The Law of Protest (formerly known as civil disobedience)

Before the global pandemic shifted focus, what are viewed as “protests” under Canadian law but are the exercise of Indigenous jurisdiction and responsibilities were gaining momentum with multiple blockades and other acts of protest across the country in support of Indigenous rights and environmental protection. Community groups and environmental organizations called on followers to participate in acts of solidarity. UVic Law and other university students volunteered to provide training to those participating in the protests, and organized as legal observers of the tensions between those protesting the exercise of state authority, those in favour of the projects that were the subjects of the protests, and state authorities.

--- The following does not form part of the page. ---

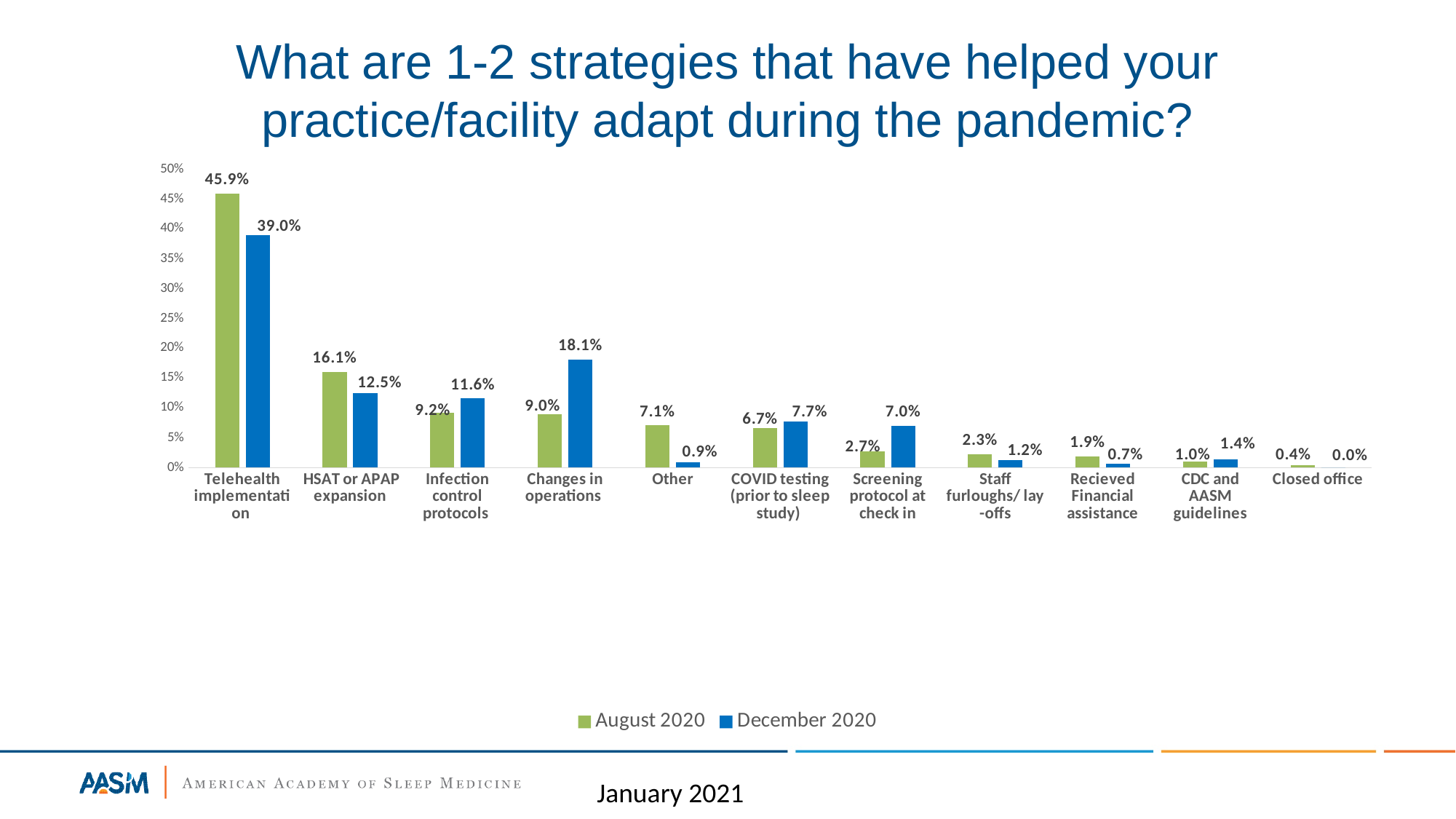
What is the December 2020 value for Changes in operations? 18.1% Which is larger for HSAT or APAP expansion: the August 2020 value or the December 2020 value? August 2020 What is the December 2020 value for Other? 0.9% What is the difference between the August 2020 and December 2020 values for Telehealth implementation? 6.9% What is the difference between the December 2020 and August 2020 values for Changes in operations? 9.1% What kind of chart is shown on the slide? Bar chart How many categories are shown on the x axis? 11 Which category has the lowest August 2020 value? Closed office How many series does the legend list? 2 What is the August 2020 value for Telehealth implementation? 45.9% Which category has the highest December 2020 value? Telehealth implementation Is the December 2020 value for Telehealth implementation greater or less than 35%? greater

Given these circumstances, the ELC hosted a learning session on the law of protest as part of the ELC Associates Program. (The Associates Program brings together cohorts of lawyers for a two-year period for periodic gatherings and professional development activities. For more information on the program, click here.)

The following panel of guest speakers provided background materials and animated the two-hour discussion:

  • Leo McGrady, QC: lawyer and author of The Protesters Guide to the Law of Protest and Cedar as Sister: Indigenous Law and the Common Law of Protests – A Guide to the Law of Protest;
  • David Milward: UVic Law professor and author of Aboriginal Justice and the Charter and The Art of Science in the Canadian Justice System: A Reflection on my Experiences as an Expert Witness, The Gladue Handbook, and Children Need Families, Not Courtrooms;
  • Karen Campbell: formerly of Ecojustice, West Coast Environmental Law, Pembina Institute, and currently a lawyer at Ng Fong with a particular interest in the effect of the Declaration of the Rights of Indigenous Peoples Act on peoples defending traditional territories;
  • Lauren Regan: founder, director and senior staff attorney at the Civil Liberties Defense Center in Eugene, Oregon, who specializes in civil rights, activist criminal defense, and environmental, climate and animal rights law;
  • Kegan Pepper-Smith: staff lawyer at Ecojustice specializing in climate, marine and species-at-risk law; and
  • Kent Roach: law professor at University of Toronto, author of 14 books, member of the Order of Canada, Fellow of the Royal Society, and long-time editor-in-chief of the Criminal Law Quarterly who has received a number of awards for his pro bono work and contributions to civil liberties.

Considering the high level of interest in this topic, we opened up the webinar to the ELC community at large and recorded the session for posting on our website along with the background documents and other materials shared after the meeting.

There were many takeaways, but two key points discussed included the need for the common law to recognize that Indigenous legal orders are valid sources of law and on an equal footing with colonial law; and the need to replace the term “civil disobedience” with one that recognizes that one can disobey colonial law while acting in accordance with Indigenous law.   

A number of attendees contacted us after the meeting to comment on the calibre of the speakers, to say how much they learned in the session, and to express appreciation for hearing about various approaches to protesting state action and the conflict of laws at play.